Here is the rub: as I previously said in this place, the aspirations and goals of so many Australians are under threat due to this government's self-serving character. This government has chosen to pursue its own agenda and to turn inward and concentrate on its own political survival ahead of listening to Australians—real Australians, those hardworking Australians simply trying to make their way.

On the brink of a period of decisive intergenerational challenge, this government chooses to listen to and hold its closest reserve for pollsters and spin doctors. Since it assumed power in 2007, home affordability and real household wealth have declined. The average monthly repayments on new home loans have skyrocketed from $1,194 in the John Howard years to $2,074 today. The average proportion of family income devoted to new home loan repayments has leapt from 27.8 per cent under the previous coalition government to 34.4 per cent with Labor. As we approach the combined headwinds of an ageing population, climate change and a post-mining-boom economy, this government's hands are nowhere near the wheel. Debt is wallowing at more than $200 billion. The interest repayments alone are $7 billion a year—that is the interest before the principal. The locals in my community expect—surely not unreasonably—that their government should take pressure off family budgets, that their government will fuel the economy and grow job opportunities and that their government will value their money and live within its means, all the while prioritising the delivery of better services and better infrastructure. But instead Labor still believes that it can both tax and subsidise a nation into prosperity—so obviously a flawed formula lacking the element of incentive in each instance.

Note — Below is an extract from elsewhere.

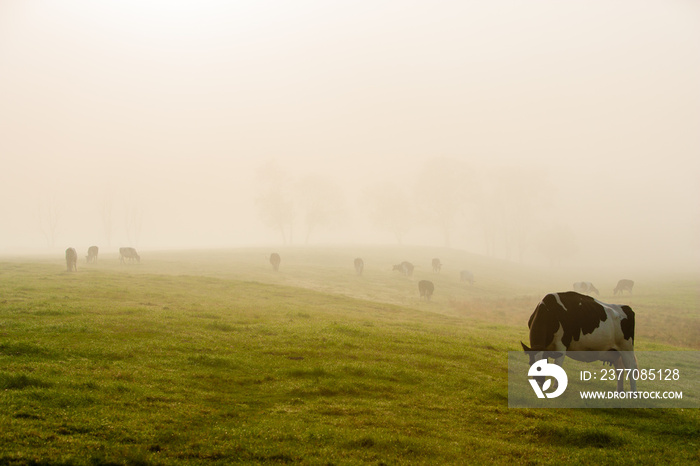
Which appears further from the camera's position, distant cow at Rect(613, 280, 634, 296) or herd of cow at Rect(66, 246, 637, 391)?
A: distant cow at Rect(613, 280, 634, 296)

As I related in my maiden speech in this place, it is the Liberal side of politics that is the side of opportunity. We are the party based on encouragement rather than subsidy and a hand-up instead of a handout. These philosophical beliefs are at the core of why we will always fight for lower taxes, smaller and more efficient government and the individual's right to choose. A new coalition government will pay down Labor's debt, restore fiscal discipline and return the budget to a sustainable surplus. The coalition will put an end to wasteful spending programs and will cut the cost of red tape for business by $1 billion every year. The carbon tax will be abolished, and a coalition government will rebuild a powerhouse economy through lower taxes, more efficient government and productive business. It will create one million jobs within five years and two million jobs across the next decade. At a watershed time—a time of significant geopolitical and demographic change—it will end the spin and restore hope, reward and opportunity for all Australians.